== Activity 1 ==
In the biography of Stanisław Domaniewski, who consecrated him as bishop?
== Activity 2 ==
Print the passage of the Domaniewski biography between "Stanisław Domaniewski (died" and "Bishop of Margarita.", inclusive.
== Activity 3 ==
Name every person mentioned in the biography of Stanisław Domaniewski.

Stanisław Domaniewski (died 1677) was a Roman Catholic prelate who served as Auxiliary Bishop of Włocławek (1653–1677) and Titular Bishop of Margarita (1653–1677).

Biography
On 9 Jun 1653, Stanisław Domaniewski was appointed during the papacy of Pope Innocent X as Auxiliary Bishop of Włocławek and Titular Bishop of Margarita.
On 15 Feb 1654, he was consecrated bishop by Pietro Vidoni, Bishop of Lodi, with Stanisław Jacek Święcicki, Auxiliary Bishop of Žemaičiai and Titular Bishop of Spiga, and Jan Rakowski, Auxiliary Bishop of Chelmno and Titular Bishop of Orthosias in Caria, serving as co-consecrators. 
He served as Auxiliary Bishop of Włocławek until his death in 1677.

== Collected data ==
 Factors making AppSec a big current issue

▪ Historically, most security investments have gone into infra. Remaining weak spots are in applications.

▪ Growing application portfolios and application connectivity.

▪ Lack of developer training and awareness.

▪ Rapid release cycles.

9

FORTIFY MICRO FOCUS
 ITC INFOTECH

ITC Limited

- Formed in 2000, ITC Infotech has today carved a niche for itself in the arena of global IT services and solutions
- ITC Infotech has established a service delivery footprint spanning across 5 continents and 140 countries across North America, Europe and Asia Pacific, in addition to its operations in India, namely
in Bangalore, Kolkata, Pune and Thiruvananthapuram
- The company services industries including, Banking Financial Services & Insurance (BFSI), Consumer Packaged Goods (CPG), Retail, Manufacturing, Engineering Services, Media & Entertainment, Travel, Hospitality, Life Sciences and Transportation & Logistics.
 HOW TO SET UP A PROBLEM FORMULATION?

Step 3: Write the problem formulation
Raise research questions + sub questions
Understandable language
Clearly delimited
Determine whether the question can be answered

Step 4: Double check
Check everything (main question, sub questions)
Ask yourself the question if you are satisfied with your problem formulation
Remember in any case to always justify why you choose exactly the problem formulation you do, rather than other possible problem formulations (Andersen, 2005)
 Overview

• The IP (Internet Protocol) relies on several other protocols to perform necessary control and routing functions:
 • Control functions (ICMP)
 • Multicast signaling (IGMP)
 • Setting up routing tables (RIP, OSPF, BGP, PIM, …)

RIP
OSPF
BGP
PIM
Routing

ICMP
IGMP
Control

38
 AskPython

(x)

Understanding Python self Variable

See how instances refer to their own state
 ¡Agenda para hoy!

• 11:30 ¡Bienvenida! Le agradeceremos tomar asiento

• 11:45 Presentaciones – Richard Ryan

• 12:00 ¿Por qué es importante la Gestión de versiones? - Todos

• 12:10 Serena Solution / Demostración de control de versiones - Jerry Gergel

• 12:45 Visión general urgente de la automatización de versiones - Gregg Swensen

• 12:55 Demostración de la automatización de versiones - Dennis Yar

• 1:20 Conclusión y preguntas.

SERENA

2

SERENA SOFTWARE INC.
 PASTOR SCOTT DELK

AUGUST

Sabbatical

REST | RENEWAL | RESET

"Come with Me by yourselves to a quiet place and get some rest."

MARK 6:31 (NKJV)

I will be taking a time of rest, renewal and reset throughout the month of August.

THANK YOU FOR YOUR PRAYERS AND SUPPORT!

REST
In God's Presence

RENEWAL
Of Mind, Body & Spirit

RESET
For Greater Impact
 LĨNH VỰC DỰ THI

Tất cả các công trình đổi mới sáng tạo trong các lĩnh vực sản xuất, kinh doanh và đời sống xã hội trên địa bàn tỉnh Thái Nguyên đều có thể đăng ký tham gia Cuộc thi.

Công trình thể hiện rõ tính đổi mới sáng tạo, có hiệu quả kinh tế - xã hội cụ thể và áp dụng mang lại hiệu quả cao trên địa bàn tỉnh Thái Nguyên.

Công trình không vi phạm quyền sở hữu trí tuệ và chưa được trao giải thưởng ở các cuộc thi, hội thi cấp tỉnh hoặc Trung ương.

== Answer box 1 ==
Pietro Vidoni, Bishop of Lodi, consecrated him.

== Answer box 2 ==
Stanisław Domaniewski (died 1677) was a Roman Catholic prelate who served as Auxiliary Bishop of Włocławek (1653–1677) and Titular Bishop of Margarita (1653–1677).

Biography
On 9 Jun 1653, Stanisław Domaniewski was appointed during the papacy of Pope Innocent X as Auxiliary Bishop of Włocławek and Titular Bishop of Margarita.

== Answer box 3 ==
Stanisław Domaniewski, Pope Innocent X, Pietro Vidoni, Stanisław Jacek Święcicki, Jan Rakowski